Tasks and exercises:
1. In the forum thread about diluting CC Spectrum 10, what dilution ratio does jmm use for the shampoo?
2. Copy word for word the portion of the entries that begins with the line containing "What object among" and ends with the line containing "19.3 meters", including both of those lines.

# CC Spectrum 10 Dilution Question



## wildcard (Jan 5, 2009)

For those of you using CC Spectrum 10 (shampoo and conditioner) on show days, are you diluting and if so at what ratio? I think the label says dilute up to 16:1. I am dealing with a thick and sometimes dry coat. Thanks in advance!

Stacy Newton
JuJu, Dillin and Quinn
plus Papillons galore and a Yorkie


----------



## jmm (Nov 23, 2004)

If I can I will gently work the conditioner in straight - just be very gentle (typically I would dilute and pour over the dog). I do 16:1 for the shampoo.


----------



## bellaratamaltese (May 24, 2006)

On show days, I dilute both. I keep mine in oil so I use a clarifying to get the oil out, then two shampoos (diluted 15.1) then dilute the conditioner to about 5 or 6 to 1 just because it makes it easier to disperse in the coat, not because I feel it's too 'strong' to use full strength. If they arent' in oil, one shampoo seems to do the trick.


----------



## wildcard (Jan 5, 2009)

Yes, I use Vellus clarifying for his first shampoo since he is oil, very light oil, but it still needs to be taken out. Thanks for the help! Stacy


----------



## Chantilly Lace (Jan 31, 2010)

bellaratamaltese said:


> On show days, I dilute both. I keep mine in oil so I use a clarifying to get the oil out, then two shampoos (diluted 15.1) then dilute the conditioner to about 5 or 6 to 1 just because it makes it easier to disperse in the coat, not because I feel it's too 'strong' to use full strength. If they arent' in oil, one shampoo seems to do the trick.

Extracted entries:

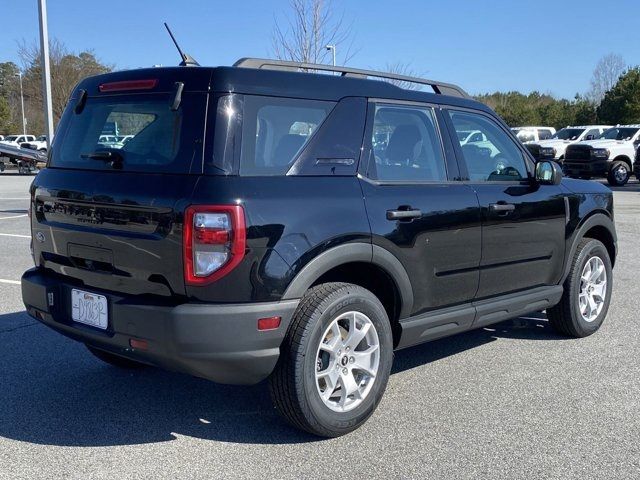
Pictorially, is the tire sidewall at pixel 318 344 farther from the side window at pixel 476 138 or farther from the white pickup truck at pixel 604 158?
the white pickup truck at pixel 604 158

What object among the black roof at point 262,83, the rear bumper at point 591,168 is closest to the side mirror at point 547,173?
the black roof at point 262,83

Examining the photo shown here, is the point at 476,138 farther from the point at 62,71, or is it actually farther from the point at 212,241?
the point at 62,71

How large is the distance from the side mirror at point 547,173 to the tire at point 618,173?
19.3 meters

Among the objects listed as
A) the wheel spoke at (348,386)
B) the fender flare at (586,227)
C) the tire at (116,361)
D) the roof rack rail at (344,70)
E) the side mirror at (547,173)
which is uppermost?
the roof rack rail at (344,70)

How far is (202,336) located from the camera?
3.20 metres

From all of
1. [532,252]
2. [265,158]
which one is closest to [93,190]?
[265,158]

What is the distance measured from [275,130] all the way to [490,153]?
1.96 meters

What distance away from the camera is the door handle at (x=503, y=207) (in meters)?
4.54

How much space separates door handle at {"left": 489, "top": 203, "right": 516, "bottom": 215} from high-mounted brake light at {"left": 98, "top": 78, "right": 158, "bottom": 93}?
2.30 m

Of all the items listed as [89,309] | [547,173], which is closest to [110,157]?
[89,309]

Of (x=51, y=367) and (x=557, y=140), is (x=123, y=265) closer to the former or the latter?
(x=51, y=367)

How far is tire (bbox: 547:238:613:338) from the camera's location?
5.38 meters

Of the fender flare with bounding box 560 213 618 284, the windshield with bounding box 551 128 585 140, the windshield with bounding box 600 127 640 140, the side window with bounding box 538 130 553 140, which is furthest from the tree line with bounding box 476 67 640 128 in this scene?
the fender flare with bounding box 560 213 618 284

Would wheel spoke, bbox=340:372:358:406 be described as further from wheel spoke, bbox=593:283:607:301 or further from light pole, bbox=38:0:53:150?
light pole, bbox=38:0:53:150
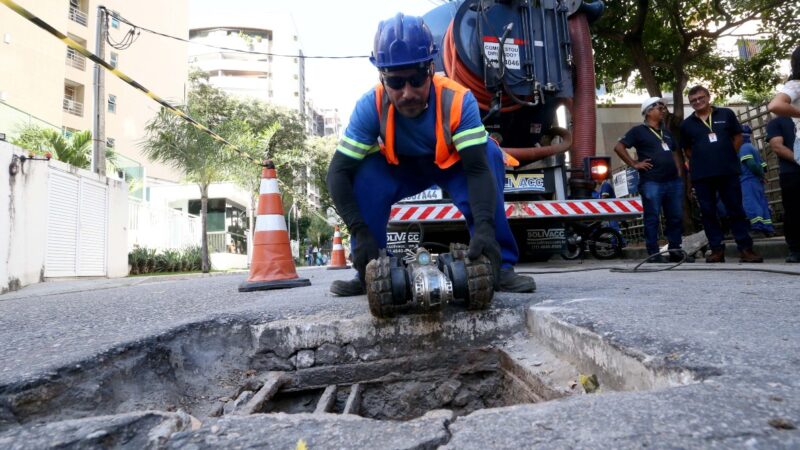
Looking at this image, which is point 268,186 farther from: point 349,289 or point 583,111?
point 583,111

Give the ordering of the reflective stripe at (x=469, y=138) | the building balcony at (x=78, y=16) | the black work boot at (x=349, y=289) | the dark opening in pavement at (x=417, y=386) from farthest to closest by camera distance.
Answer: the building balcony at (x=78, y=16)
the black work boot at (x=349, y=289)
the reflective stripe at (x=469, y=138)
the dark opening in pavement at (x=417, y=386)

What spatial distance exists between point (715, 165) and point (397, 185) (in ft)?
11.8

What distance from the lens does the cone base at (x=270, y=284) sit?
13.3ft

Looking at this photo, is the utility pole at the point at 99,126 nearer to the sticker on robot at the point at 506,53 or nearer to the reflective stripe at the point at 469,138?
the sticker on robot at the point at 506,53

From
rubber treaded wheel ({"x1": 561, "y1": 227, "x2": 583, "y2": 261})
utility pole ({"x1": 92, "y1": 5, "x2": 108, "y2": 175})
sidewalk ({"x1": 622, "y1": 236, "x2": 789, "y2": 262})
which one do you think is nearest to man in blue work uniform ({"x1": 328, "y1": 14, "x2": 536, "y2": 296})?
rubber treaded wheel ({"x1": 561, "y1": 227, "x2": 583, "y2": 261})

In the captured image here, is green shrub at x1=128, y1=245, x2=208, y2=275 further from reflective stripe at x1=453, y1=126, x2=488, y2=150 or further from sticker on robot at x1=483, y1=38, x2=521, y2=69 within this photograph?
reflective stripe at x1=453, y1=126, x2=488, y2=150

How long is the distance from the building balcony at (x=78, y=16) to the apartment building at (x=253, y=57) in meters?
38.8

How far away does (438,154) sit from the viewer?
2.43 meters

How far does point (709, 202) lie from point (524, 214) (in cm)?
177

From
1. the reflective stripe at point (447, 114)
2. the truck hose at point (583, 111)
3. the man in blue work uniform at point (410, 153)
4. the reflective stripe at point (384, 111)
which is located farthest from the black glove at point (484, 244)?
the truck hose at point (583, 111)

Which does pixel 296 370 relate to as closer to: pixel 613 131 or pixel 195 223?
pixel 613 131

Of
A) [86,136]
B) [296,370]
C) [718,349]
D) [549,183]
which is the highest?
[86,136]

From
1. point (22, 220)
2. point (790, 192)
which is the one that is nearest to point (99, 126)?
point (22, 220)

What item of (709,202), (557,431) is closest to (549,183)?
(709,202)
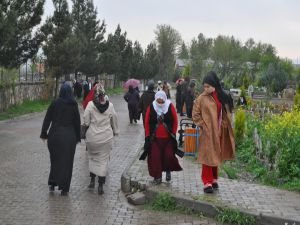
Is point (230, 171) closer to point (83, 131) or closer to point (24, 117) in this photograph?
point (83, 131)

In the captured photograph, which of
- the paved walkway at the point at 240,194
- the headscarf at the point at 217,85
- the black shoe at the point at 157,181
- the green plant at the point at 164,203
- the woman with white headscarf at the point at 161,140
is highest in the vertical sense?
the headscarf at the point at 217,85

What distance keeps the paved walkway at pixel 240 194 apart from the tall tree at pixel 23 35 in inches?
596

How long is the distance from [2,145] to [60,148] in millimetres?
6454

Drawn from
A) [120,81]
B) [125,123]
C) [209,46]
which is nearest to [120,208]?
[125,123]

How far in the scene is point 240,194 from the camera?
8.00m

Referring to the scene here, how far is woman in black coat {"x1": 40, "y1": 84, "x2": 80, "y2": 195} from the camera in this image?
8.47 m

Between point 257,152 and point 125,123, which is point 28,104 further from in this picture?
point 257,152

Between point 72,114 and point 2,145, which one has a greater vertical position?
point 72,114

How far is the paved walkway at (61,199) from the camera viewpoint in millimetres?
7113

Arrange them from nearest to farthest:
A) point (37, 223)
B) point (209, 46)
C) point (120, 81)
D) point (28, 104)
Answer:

Final answers:
1. 16:1

2.
What object among the black roof at point 262,83, the rear bumper at point 591,168 is closest to the side mirror at point 547,173?
the black roof at point 262,83

Examining the photo shown here, is the point at 476,138 farther from the point at 62,71, or is it actually farther from the point at 212,241?
the point at 62,71

How large is the distance from the side mirror at point 547,173 to the tire at point 618,173?
19.3 meters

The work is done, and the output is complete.